Talkmobile
- Industry: Telecommunications
- Founded: 2007
- Headquarters: Newbury, Berkshire, England, UK
- Area served: United Kingdom
- Products: Mobile telecommunications
- Parent: Vodafone UK
- Website: talkmobile.co.uk

= Talkmobile =

British mobile virtual network operator

Talkmobile is a mobile virtual network operator (MVNO) operating in the United Kingdom on the Vodafone network. As a brand owned by Vodafone, the business is based in Newbury, Berkshire, England.

== History ==
Launched as a postpaid MVNO by Carphone Warehouse in October 2007, using the Vodafone network, Talkmobile was one of two run by Carphone Warehouse. The other was Fresh Mobile, a prepaid MVNO using the T-Mobile network. Fresh Mobile was discontinued on 19 March 2010 in favour of Talkmobile.

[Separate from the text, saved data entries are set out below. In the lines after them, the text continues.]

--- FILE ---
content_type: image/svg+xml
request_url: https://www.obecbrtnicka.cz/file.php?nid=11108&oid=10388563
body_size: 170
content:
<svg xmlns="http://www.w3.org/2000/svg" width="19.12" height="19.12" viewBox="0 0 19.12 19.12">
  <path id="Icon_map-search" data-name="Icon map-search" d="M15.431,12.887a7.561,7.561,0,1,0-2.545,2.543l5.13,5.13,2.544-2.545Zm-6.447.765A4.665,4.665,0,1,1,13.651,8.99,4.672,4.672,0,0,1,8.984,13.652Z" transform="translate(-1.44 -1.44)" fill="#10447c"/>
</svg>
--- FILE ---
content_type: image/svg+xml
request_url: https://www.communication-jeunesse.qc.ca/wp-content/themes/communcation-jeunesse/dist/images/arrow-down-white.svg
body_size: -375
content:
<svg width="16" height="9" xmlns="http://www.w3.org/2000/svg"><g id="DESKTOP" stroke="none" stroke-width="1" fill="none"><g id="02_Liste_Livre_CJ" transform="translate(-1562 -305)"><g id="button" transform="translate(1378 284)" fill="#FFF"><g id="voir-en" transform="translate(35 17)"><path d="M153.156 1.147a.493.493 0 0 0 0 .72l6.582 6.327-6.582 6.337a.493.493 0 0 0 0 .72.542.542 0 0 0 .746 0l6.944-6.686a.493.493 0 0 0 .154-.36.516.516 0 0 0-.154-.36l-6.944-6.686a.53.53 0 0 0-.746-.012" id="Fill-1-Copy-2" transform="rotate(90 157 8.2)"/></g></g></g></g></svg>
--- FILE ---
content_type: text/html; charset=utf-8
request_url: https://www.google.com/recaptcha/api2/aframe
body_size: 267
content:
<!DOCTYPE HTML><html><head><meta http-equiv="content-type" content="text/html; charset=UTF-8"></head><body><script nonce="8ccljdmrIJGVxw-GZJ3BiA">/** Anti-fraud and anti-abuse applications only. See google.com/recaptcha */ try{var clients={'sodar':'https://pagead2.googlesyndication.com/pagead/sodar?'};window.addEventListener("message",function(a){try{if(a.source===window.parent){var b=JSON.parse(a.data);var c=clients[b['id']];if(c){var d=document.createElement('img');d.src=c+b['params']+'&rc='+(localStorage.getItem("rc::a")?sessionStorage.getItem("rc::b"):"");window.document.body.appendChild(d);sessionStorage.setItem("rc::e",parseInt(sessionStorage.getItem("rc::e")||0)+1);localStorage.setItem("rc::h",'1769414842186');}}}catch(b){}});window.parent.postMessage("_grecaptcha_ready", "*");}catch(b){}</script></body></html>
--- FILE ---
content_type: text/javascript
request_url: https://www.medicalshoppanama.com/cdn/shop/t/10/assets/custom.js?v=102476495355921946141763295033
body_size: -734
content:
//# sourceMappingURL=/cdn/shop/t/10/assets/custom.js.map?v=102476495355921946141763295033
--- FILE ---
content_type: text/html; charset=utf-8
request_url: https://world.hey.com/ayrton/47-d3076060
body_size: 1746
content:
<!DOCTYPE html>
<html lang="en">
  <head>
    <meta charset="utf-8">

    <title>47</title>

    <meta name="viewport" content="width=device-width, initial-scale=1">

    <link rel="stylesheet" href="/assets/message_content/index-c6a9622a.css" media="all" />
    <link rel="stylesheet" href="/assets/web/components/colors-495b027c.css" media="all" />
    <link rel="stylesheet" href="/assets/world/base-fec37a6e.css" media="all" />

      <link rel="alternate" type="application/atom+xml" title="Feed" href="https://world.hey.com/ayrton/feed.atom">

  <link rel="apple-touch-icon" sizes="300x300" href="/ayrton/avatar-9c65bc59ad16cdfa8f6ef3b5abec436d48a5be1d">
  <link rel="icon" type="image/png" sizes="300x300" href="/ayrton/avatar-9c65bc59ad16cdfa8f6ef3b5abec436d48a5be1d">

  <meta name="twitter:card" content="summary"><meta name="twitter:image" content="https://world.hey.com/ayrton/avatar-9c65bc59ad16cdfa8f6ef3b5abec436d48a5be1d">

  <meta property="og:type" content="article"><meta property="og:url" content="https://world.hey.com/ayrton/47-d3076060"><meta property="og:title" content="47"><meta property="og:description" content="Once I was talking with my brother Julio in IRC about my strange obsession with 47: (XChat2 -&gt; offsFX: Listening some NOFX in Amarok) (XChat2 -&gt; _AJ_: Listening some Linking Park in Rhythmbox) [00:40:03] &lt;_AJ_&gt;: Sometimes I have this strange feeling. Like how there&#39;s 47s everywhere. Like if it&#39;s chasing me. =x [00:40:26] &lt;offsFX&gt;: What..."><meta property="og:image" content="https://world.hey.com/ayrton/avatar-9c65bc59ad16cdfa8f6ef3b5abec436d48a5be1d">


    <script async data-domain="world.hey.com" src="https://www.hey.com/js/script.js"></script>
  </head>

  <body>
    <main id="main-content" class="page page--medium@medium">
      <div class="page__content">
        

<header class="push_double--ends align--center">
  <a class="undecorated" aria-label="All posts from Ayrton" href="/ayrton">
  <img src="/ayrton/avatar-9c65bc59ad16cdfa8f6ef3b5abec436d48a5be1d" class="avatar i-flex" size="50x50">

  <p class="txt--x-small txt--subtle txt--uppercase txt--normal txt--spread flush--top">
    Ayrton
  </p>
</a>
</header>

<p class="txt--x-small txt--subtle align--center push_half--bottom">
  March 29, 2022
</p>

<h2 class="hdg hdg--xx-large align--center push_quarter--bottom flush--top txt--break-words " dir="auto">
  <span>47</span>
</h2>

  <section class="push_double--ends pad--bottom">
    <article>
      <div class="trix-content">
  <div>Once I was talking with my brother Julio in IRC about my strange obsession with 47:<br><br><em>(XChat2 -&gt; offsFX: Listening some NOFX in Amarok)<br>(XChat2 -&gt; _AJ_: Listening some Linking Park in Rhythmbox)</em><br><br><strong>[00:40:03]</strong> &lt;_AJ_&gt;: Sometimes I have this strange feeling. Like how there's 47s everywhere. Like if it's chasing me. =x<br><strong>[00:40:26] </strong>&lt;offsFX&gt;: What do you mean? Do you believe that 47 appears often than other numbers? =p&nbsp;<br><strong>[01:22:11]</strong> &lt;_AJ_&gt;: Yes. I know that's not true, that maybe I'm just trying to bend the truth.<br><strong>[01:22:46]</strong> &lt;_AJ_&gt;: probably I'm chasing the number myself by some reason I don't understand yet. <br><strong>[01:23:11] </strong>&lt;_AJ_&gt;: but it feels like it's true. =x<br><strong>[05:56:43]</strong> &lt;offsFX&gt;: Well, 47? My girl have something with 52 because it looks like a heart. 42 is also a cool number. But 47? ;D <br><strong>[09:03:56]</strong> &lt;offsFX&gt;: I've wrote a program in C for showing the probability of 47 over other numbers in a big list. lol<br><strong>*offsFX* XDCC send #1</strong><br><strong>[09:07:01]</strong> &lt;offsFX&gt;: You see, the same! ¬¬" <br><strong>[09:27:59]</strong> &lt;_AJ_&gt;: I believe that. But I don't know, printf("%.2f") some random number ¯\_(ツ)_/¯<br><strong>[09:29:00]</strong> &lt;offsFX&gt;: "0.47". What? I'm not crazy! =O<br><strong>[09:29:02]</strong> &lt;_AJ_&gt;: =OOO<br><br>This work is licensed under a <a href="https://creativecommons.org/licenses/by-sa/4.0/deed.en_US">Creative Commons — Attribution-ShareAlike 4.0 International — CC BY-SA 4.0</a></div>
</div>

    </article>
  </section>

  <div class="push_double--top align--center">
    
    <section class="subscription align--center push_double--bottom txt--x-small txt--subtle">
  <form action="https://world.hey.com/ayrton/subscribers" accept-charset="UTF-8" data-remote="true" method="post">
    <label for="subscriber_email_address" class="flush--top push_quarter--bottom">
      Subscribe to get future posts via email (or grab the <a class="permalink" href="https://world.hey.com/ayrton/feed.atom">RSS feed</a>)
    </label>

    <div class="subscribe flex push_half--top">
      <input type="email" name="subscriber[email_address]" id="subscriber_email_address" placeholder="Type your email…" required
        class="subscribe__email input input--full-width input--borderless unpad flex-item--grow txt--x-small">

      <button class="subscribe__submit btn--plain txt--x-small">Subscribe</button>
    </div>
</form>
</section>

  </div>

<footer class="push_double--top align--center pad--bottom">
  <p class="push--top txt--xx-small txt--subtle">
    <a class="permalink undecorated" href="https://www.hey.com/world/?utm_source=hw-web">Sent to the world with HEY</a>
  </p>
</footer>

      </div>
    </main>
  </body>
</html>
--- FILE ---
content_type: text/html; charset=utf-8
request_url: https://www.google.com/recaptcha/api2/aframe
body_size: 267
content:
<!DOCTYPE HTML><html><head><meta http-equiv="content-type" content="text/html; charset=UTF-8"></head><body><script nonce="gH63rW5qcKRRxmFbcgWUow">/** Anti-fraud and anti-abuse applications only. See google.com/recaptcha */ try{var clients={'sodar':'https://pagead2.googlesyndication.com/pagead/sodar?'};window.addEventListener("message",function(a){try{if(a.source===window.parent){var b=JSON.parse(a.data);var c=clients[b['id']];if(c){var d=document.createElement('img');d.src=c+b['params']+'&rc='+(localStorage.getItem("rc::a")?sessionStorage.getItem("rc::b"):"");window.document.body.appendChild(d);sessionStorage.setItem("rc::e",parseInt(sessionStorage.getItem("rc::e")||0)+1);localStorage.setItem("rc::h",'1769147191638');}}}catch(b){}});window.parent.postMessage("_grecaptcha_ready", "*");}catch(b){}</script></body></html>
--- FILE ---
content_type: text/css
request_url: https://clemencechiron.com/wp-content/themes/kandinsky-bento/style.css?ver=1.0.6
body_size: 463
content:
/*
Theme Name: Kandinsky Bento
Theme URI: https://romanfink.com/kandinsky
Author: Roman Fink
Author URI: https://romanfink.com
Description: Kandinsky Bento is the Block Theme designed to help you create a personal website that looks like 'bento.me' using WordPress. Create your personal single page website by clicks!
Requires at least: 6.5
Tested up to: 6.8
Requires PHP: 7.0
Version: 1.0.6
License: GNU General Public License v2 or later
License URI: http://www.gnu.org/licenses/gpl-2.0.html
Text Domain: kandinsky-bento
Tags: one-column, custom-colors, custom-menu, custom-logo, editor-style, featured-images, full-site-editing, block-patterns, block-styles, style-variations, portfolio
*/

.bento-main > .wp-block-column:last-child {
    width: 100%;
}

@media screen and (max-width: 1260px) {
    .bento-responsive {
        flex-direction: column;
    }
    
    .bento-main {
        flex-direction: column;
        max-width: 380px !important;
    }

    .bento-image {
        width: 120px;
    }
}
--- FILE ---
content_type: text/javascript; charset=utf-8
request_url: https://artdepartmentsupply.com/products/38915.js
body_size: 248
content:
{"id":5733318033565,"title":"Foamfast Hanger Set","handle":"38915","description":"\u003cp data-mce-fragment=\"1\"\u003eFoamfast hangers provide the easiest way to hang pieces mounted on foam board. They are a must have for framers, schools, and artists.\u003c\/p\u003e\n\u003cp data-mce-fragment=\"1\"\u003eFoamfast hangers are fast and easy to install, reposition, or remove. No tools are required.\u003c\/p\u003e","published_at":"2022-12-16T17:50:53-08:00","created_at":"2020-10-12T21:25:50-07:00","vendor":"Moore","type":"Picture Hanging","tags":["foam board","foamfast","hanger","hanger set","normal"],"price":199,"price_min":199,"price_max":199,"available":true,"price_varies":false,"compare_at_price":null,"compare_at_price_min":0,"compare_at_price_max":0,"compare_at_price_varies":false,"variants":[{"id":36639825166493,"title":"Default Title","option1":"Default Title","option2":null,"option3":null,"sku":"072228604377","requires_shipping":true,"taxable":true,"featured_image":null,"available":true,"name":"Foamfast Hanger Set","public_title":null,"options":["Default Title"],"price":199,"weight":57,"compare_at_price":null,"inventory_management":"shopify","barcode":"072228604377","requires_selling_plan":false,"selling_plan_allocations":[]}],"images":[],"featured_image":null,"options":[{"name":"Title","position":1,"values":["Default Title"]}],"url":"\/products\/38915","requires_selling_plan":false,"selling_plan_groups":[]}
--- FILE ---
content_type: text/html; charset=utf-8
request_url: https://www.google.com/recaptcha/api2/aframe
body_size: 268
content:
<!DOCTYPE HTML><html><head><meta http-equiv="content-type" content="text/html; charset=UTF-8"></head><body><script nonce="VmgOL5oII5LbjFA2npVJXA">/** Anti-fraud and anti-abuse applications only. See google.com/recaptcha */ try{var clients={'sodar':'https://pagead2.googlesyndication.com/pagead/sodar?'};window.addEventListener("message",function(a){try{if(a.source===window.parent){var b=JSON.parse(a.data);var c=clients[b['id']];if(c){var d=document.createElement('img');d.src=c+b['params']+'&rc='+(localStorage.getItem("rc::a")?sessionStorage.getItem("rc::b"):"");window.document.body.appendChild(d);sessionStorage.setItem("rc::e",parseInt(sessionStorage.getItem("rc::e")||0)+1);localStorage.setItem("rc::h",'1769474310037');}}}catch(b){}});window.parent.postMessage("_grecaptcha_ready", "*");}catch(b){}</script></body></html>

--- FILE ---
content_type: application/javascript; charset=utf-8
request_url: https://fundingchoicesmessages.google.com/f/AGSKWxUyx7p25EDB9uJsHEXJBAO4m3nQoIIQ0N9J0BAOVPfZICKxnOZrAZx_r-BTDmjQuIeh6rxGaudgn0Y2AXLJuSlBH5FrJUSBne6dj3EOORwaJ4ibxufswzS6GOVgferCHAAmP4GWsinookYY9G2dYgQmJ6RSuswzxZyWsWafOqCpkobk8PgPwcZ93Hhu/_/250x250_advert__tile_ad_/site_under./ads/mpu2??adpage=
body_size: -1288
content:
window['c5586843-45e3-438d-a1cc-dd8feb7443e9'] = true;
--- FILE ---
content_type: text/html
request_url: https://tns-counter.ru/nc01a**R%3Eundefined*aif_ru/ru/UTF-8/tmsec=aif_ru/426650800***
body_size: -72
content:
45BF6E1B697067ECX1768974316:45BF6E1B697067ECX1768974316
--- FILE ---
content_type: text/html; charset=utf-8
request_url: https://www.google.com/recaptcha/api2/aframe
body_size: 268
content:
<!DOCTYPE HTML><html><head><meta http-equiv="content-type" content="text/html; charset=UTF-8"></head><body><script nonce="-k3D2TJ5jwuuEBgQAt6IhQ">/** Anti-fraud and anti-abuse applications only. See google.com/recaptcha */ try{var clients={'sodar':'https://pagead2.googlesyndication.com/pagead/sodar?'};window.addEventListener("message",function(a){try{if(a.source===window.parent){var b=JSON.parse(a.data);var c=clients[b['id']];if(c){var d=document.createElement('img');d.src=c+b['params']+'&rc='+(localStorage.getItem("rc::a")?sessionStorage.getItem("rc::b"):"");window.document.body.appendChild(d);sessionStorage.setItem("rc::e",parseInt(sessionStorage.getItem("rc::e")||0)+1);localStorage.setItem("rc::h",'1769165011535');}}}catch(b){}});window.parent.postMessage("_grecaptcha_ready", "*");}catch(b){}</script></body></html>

In November 2011, Carphone Warehouse sold Talkmobile to Vodafone in a deal worth £20 million.

In July 2017, Talkmobile began rolling out 4G to its customers.

The Talkmobile pay-as-you-go (PAYG) product was withdrawn on 31 August 2017.

Talkmobile sells 30-day and 12-month SIM-only plans, which all have unlimited UK calls and texts.